### Trabajo por hacer:
(a) Según la reseña de Anatomía de una caída, ¿por qué el título de la película ya la vincula con las películas de juicios? Responde en una a tres oraciones.
(b) Contesta estas preguntas sobre la reseña de Anatomía de una caída:
(i) ¿Qué dos películas anteriores de Justine Triet se mencionan y de qué año es cada una?
(ii) ¿Qué actores protagonizan la película de Otto Preminger?
(iii) ¿En qué año se estrenó Anatomía de un asesinato?
(c) Reproduce sin cambios el fragmento de la reseña de Anatomía de una caída que empieza en "El cine al estrado" y termina en "indicar lo contrario.".

### Texto propuesto:

Con premios ganados (y por ganar) junto a una trayectoria cuyo relieve crece, Anatomía de una caída ya es una de las más importantes películas del año (éste o el anterior, como se quiera). El nombre de su directora, Justine Triet, pasó a ser señalado desde una valía distintiva y con justicia. Más allá de los premios, siempre importantes, el film brilla en su claridad formal, cuya puesta en escena hace propios los dilemas del argumento. Habrá que estar atentos a la trayectoria de Triet, también para descubrir (como es mi caso), sus películas anteriores: entre ellas, Victoria (2016) y Sybil (2019), cuyas tramas -de relación espejada entre realidad, amor y literatura- señalan ecos cercanos a su film más reciente.

El cine al estrado
Si se trata de relacionar Anatomía de una caída con un género, éste es el de las películas de juicios. Ya desde el título (Anatomie d'une chute) queda signado el vínculo, al emular la famosa película de Otto Preminger: Anatomía de un asesinato (Anatomy of a Murder, 1959), con James Stewart y Lee Remick. El de Preminger es un film ejemplar, en donde el proceder del abogado que interpreta Stewart conduce al espectador en la formulación de hipótesis y sus posibles demostraciones, en su afán de demostrar inocencia donde todo parece indicar lo contrario.

### Material de consulta:
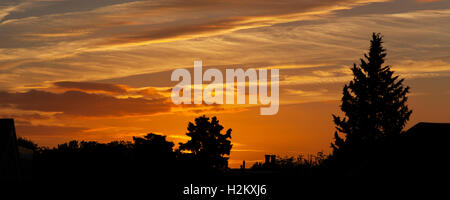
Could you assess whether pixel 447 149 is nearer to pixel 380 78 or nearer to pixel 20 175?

### Soluciones:
(a) El título original, Anatomie d'une chute, emula el de la película de Otto Preminger Anatomía de un asesinato (Anatomy of a Murder, 1959). Por eso, desde el título mismo queda signado su vínculo con el género de las películas de juicios.

(b)
(i) Victoria (2016) y Sybil (2019).
(ii) James Stewart y Lee Remick.
(iii) En 1959.

(c)
El cine al estrado
Si se trata de relacionar Anatomía de una caída con un género, éste es el de las películas de juicios. Ya desde el título (Anatomie d'une chute) queda signado el vínculo, al emular la famosa película de Otto Preminger: Anatomía de un asesinato (Anatomy of a Murder, 1959), con James Stewart y Lee Remick. El de Preminger es un film ejemplar, en donde el proceder del abogado que interpreta Stewart conduce al espectador en la formulación de hipótesis y sus posibles demostraciones, en su afán de demostrar inocencia donde todo parece indicar lo contrario.